Cidinha: A mulher de ossos de vidro.

Doença rara impediu que Cidinha tivesse uma vida ‘normal’, mas não foi suficiente para barrar a realização dos seus sonhos

Anderson Alcântara
Cidinha mostra CD e DVD gravados por ela: celebrações de amor à vida
Cidinha mostra CD e DVD gravados por ela: celebrações de amor à vida
Há quem não acredita em milagres. Há quem acredita que tudo é milagre. E há pessoas como a cantora Cidinha Silva, 31 anos, que é o próprio milagre. Maria Aparecida da Silva, por conta de uma incompatibilidade sanguínea de seus pais, nasceu portadora de osteogenesis imperfecta, aquela doença que a pessoa tem os ossos de "vidro", ou seja, quebram com facilidade.
Cidinha teve sua primeira fratura aos 20 dias de nascida. Até os 13 anos, ela contabilizou mais de 100 fraturas. Vivia o tempo todo engessada. Isso inibiu seu crescimento. Ela mede apenas 1m04 de altura. Cidinha conta que desenvolveu sérios traumas psicológicos por conta da anomalia. "Pensei em tirar a própria vida várias vezes. Ser diferente não é fácil. Eu tinha muito medo de não ser aceita na escola, na sociedade, não arranjar trabalho, não ter uma vida normal", conta.
A vida era dura, ao contrário de seus frágeis ossos. Um dia, segundo ela, quando ainda morava em Formoso, foi a uma igreja evangélica e sua vida mudou para sempre. Um pastor (Edmilson, ela se recorda) orou por ela e o que era quebradiço tornou-se sólido. "Deus me curou. Meu irmão Gaspar, que tinha o mesmo problema, também alcançou o milagre. Ele não andava, passou a andar. Eu, que vivia em cadeira de rodas, consegui me apoiar nas próprias pernas e caminhar. Desde então minha vida tomou novo rumo. Eu tinha 13 anos na época", lembra.
"Aceitei Jesus e passei a viver um milagre", explica. "Meu emocional também foi reestabelecido. Perdi a timidez e passei a cantar.
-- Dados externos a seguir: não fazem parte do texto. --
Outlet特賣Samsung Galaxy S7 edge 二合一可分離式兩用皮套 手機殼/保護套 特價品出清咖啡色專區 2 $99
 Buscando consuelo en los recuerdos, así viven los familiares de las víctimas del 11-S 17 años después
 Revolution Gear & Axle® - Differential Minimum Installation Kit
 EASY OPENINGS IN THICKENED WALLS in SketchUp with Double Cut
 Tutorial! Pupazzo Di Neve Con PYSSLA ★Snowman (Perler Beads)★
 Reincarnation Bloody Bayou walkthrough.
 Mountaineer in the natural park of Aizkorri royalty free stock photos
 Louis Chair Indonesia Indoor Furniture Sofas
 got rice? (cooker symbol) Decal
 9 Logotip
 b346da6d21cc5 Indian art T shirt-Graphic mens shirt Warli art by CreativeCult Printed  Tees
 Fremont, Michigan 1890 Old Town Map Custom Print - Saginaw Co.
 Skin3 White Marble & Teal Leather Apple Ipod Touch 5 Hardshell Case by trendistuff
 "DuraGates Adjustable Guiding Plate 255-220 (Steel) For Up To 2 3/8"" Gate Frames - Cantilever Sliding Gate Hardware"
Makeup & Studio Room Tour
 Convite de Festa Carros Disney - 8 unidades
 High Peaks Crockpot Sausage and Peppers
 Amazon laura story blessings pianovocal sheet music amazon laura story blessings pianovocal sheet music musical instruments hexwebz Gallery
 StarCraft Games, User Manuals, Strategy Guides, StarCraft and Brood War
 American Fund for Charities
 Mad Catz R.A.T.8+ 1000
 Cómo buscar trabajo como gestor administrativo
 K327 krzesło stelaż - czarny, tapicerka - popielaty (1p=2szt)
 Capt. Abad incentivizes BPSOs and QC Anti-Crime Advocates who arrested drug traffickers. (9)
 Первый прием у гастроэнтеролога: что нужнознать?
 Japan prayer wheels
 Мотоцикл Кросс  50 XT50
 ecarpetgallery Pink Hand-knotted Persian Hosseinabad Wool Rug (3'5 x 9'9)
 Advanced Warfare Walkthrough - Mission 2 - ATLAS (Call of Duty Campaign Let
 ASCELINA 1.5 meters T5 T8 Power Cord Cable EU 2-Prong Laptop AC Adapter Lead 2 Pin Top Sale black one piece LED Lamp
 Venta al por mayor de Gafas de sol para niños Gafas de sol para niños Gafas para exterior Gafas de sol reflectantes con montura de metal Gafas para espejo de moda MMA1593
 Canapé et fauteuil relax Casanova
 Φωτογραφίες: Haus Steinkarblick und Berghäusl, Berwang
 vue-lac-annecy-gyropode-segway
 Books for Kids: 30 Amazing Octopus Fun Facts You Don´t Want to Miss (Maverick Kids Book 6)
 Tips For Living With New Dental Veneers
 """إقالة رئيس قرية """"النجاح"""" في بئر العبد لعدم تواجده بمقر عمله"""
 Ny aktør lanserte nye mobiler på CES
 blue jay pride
Através da música pude ser notada e respeitada", completa.
O tempo passou e as fraturas, tão comuns como respirar, cessaram. Apenas seu crescimento ficou estagnado. Mas a vida pôde ser retomada e novos horizontes foram sendo conquistados pela pequena grande mulher. "Meus sonhos começaram a ser realizados", vibra.
O primeiro sonho a se tornar real foi conseguir se formar. Pela UEG de Porangatu, graduou-se em História. Diploma na mão, foi à luta, começou a virar o jogo da vida em seu favor. Elegeu-se conselheira tutelar em 2007, na cidade de Formoso, onde morava. Um ano depois, abandona o posto por ter sido aprovada em um concurso público para lecionar em Montividiu do Norte. Encarou a sala de aula e fez bonito. Mesmo com suas limitações físicas, se destacou e conquistou o respeito e a admiração dos alunos e colegas professores.
O segundo sonho era ter um veículo para facilitar sua locomoção. "Muita gente duvidava que eu seria capaz de trabalhar, comprar minhas coisas, ter meu carro. Mas graças a Deus estou mostrando que posso", desabafa. Ela não só adquiriu seu carro, como conseguiu tirar sua CNH. "Sou uma motorista habilitada", gaba-se.
MAIS SONHOS
Cidinha Silva não parava de sonhar. E não parava de correr atrás da realização. Cantar apenas não bastava. Era preciso levar sua arte a mais pessoas. Conseguiu: gravou um CD e uma DVD, intitulados "Sou Um Milagre". O álbum, composto de dez faixas, tem quatro canções de sua própria autoria, inclusive a faixa-título. "Foi um grande presente que Deus me deu", revela.
O CD e o DVD alcançaram boa acolhida no seio evangélico. Na divulgação de seu trabalho, Cidinha cantou em dezenas de cidades de três estados: Goiás, Tocantins e Rio de Janeiro. "As pessoas ficam maravilhadas com o milagre de Deus na minha vida", afirma. Mas seu sucesso não fica restrito ao fato de suas características físicas. Cidinha é dona de uma voz muito afinada e poderosa. Possui muitos recursos vocais, aperfeiçoados por horas diárias de ensaio e dedicação.
Ela quer mais: "Quero gravar o segundo CD e viajar todo o Brasil, cantando", compartilha a cantora de fala mansa e pausada.
O último grande sonho realizado foi há seis meses, quando subiu ao altar para dizer "sim" a Marcos, o grande amor da sua vida. "Estou muito feliz. Todos os meus sonhos estão sendo realizados. Não é fácil, mas com força de vontade e fé em Deus tenho superado os obstáculos", disse. "Não tenho filhos ainda, mas Deus me dará em muito breve. É o próximo sonho que realizarei", relata, com a certeza e a fé, que a fazem uma gigante.
"Passei a entender que sou diferente exatamente para fazer a diferença na vida das pessoas", finaliza a cantora, que não tem mais seus ossos triturados a qualquer toque. O que ela quebra todos os dias é a barreira do medo, do preconceito e da desconfiança das pessoas.
"Problemas de saúde atrapalharam o crescimento de Cidinha, mas não interromperam os seus sonhos. Mente aberta, muito amor e exemplo de vida"

Fonte:Diário do Norte

quinta-feira

Programa Vencer fala sobre a deficiência "ossos de vidro"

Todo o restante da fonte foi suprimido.